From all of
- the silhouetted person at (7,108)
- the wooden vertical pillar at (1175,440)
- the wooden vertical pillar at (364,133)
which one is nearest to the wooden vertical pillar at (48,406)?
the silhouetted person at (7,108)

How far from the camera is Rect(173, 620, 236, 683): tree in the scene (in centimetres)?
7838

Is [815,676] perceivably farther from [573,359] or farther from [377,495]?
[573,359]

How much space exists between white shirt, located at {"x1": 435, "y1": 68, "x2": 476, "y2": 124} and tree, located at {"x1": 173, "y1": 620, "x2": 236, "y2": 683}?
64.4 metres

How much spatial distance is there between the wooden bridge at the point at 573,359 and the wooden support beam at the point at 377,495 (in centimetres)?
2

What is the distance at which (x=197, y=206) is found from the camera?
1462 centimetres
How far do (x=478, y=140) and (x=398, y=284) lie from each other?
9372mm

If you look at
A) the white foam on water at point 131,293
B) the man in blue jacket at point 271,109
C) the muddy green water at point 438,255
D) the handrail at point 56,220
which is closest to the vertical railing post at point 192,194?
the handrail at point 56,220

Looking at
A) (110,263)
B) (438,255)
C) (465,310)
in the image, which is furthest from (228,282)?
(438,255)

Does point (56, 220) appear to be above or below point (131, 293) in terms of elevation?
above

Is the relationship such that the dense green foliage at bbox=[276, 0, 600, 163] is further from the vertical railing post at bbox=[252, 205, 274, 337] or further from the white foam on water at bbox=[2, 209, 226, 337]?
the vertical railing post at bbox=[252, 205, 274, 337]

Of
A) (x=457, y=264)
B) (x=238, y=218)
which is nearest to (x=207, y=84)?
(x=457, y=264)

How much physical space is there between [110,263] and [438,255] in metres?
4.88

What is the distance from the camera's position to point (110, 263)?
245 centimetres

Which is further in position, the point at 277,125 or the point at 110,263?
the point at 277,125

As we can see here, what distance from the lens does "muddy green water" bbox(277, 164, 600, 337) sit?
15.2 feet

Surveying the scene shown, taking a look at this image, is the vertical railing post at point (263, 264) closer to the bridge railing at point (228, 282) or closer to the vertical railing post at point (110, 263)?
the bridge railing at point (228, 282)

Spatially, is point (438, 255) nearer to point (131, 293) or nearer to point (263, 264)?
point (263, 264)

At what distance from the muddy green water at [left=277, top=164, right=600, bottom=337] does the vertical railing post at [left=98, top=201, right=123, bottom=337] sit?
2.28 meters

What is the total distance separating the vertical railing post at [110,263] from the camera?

========

▸ STATED EXERCISE:
Please set down the lines of the records above exactly, starting at the line that contains "Does point (56, 220)" and ending at the line that contains "2.28 meters", both included.

▸ CORRECT OUTPUT:
Does point (56, 220) appear to be above or below point (131, 293) in terms of elevation?
above

Is the relationship such that the dense green foliage at bbox=[276, 0, 600, 163] is further from the vertical railing post at bbox=[252, 205, 274, 337] or further from the white foam on water at bbox=[2, 209, 226, 337]?
the vertical railing post at bbox=[252, 205, 274, 337]

Of
A) (x=457, y=264)
B) (x=238, y=218)
which is nearest to (x=207, y=84)?
(x=457, y=264)

How much physical space is there between [110,263] and [438,255] in metres?
4.88

What is the distance from the camera's position to point (110, 263)?
245 centimetres

Which is further in position, the point at 277,125 or the point at 110,263?
the point at 277,125

As we can see here, what distance from the lens does "muddy green water" bbox(277, 164, 600, 337) sit?
15.2 feet

Surveying the scene shown, taking a look at this image, is the vertical railing post at point (263, 264) closer to the bridge railing at point (228, 282) or closer to the vertical railing post at point (110, 263)?
the bridge railing at point (228, 282)

Spatially, is point (438, 255) nearer to point (131, 293) or nearer to point (263, 264)?
point (263, 264)

At what distance from the muddy green water at [left=277, top=164, right=600, bottom=337] does the vertical railing post at [left=98, top=201, right=123, bottom=337] sit?
2.28 meters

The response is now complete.